## Begin Record excerpts
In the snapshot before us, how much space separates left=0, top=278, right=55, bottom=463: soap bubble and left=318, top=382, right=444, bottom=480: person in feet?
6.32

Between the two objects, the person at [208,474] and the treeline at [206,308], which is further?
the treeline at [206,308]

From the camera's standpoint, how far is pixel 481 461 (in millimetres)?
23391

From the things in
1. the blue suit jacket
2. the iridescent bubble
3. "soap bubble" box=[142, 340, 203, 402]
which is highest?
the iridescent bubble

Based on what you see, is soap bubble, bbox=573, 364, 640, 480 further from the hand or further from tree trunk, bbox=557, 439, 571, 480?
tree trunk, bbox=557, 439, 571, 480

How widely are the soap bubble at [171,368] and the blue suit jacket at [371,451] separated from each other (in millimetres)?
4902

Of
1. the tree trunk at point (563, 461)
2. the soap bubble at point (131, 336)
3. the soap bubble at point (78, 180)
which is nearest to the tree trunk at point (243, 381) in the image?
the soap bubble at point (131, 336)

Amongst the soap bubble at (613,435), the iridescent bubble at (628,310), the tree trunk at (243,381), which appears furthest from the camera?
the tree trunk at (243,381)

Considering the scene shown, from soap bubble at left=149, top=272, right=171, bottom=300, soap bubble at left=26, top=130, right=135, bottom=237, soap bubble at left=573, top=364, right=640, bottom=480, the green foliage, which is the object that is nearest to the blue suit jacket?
## End Record excerpts
## What the task requires
Duplicate these lines without any change.

## Response
In the snapshot before us, how much space separates left=0, top=278, right=55, bottom=463: soap bubble and left=318, top=382, right=444, bottom=480: person in feet?
6.32

Between the two objects, the person at [208,474] and the treeline at [206,308], which is further?
the treeline at [206,308]

From the camera's standpoint, how far is pixel 481 461 (in millimetres)?
23391

From the things in
1. the blue suit jacket
2. the iridescent bubble
3. "soap bubble" box=[142, 340, 203, 402]
which is highest?
the iridescent bubble

Based on what you see, is soap bubble, bbox=573, 364, 640, 480 further from the hand or further from tree trunk, bbox=557, 439, 571, 480?
tree trunk, bbox=557, 439, 571, 480

How widely are the soap bubble at [171,368] and the blue suit jacket at [371,451] separated from each other (in millimetres)?
4902

Of
1. the tree trunk at point (563, 461)
2. the soap bubble at point (131, 336)
3. the soap bubble at point (78, 180)
which is nearest to the tree trunk at point (243, 381) in the image?
the soap bubble at point (131, 336)

Amongst the soap bubble at (613,435), the iridescent bubble at (628,310), the tree trunk at (243,381), which appears furthest from the camera?
the tree trunk at (243,381)

Considering the scene shown, from soap bubble at left=149, top=272, right=171, bottom=300, soap bubble at left=26, top=130, right=135, bottom=237, soap bubble at left=573, top=364, right=640, bottom=480, the green foliage, which is the object that is nearest to the blue suit jacket?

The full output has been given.